取るものも取りあえず、まずは鍾愛の《プラハ》と39番を。。

c0060659_641435.jpg【DISC2】
●モーツァルト:交響曲第38番ニ長調 K504 《プラハ》
●同:同第39番変ホ長調 K543
●ウェーベルン:5つの小品 op.10
●同:交響曲 op.21

《プラハ》、この曲を初めて聴いたときのことを思い出していました。あのフレーズこのリズム、一体次は何が飛び出してくるのか?―正確に言えば、あのフレーズこのリズムをドホナーニがどんなふうに捌いていくのか、それを聴き取っていく作業に物凄い興奮を覚えてしまった。こんなことは滅多にない。
余計なアゴーギクをつけるなんていうことは絶対にせず、与えられたスコアを純粋に音化していくのがドホナーニ流モーツァルト。第1楽章主部への進入が電撃的に美しく(ここが聴けただけで満たされる)、また展開部へかけて真っ青な空のように恐ろしく純真な響きがしていて、これはその意味ではアバド/オーケストラ・モーツァルトと双璧をなしているということに気づきます。やっぱり自分が好きなのはこういう方向なのだ。
第2楽章は贅を凝らした調度品が整然と並ぶ廊下を散策するようですね。調度品の一つ一つは小ぶりですが、その配置のバランス感覚といったら。響きの結合はあくまで謙虚…でも自然に解れる一歩手前で、あるかなきかのような薄い膜で包まれている。完璧な秩序の下に設計された音響デザインに気づかず(あるいは価値を見出さず)「死んでいる」とか書いてしまう一部のヒョーロンカ先生方がとても気の毒です。
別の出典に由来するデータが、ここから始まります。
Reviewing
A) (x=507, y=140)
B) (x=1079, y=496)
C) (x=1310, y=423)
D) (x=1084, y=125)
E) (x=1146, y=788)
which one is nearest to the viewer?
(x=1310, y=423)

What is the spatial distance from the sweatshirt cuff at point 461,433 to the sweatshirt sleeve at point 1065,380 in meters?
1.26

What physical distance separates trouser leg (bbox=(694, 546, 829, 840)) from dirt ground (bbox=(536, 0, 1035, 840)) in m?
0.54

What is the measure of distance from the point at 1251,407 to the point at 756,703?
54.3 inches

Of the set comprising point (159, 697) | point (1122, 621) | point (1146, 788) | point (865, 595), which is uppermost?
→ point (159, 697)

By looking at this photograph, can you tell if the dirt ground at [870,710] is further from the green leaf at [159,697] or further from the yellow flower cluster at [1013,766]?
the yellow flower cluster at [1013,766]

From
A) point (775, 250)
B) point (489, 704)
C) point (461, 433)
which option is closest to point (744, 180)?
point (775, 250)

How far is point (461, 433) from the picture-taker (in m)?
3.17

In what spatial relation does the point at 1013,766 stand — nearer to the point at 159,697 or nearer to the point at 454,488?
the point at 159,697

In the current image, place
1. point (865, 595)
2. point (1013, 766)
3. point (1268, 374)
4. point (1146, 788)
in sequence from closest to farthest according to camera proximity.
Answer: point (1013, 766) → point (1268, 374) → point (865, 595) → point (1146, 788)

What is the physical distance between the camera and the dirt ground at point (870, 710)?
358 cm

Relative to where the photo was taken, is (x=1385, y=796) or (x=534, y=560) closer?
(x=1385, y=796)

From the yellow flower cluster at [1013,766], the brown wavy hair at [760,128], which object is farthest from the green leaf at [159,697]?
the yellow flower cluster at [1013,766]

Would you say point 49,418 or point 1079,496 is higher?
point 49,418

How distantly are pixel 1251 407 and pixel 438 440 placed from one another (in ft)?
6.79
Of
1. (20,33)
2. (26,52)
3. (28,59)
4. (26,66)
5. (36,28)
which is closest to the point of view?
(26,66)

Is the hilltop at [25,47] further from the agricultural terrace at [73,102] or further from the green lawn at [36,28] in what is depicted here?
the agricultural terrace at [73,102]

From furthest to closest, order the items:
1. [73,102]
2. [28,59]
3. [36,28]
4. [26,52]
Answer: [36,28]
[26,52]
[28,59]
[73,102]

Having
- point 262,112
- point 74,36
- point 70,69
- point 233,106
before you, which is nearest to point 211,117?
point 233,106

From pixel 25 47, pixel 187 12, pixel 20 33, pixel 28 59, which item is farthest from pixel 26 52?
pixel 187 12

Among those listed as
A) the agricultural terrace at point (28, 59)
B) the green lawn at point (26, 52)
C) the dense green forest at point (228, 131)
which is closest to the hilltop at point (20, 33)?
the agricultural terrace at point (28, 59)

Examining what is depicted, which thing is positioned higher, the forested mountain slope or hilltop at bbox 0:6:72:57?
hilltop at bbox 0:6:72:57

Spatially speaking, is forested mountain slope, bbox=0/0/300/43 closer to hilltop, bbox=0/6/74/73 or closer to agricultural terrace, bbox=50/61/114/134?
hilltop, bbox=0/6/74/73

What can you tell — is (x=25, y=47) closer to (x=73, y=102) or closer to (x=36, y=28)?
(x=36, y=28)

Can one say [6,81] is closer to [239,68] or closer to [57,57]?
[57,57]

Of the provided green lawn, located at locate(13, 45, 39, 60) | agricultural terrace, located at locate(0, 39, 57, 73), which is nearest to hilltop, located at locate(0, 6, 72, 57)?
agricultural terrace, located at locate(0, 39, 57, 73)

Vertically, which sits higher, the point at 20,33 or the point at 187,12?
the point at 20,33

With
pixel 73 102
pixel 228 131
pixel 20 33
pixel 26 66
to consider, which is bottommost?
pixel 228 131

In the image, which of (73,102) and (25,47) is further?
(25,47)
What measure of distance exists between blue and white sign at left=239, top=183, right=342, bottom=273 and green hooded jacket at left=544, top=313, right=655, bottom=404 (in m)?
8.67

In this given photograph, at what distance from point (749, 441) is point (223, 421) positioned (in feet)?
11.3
小股の切れ上がった《プラハ》に続くのは、こちらは浪漫水分を多めに含んだ第39番
入道雲のような恰幅のよさはドホナーニ先生ではあんまり聴かれない表現なので、かなり興味深いです。リズムもちょくちょく後ろへ凭れかかって、些事に拘らないラグジュアリーな空気感を醸し出すわけ。面白いなあ。こういうグランドマナーっぽいこともするんだなあ。
もちろんここで「些事に拘らない」のは外枠だけであって、その内部の響きはスマートにコントロールされてます。木管の斉奏なんか冗談ではなくオルガンのように聴こえますよ。

さて最後のウェーベルンの交響曲が、常ならずメッタメタにロマンティックです。
この濃密な陰翳!モーツァルトの余白にウェーベルンがあるんじゃなく、ウェーベルンを録音するためにモーツァルトを選んだだけなのかもしれません。この演奏からは確かにマーラーの骨が聴こえるし、もっと遡ってワーグナーの余韻もあって、ドホナーニの中の水脈を探り当てたような気分。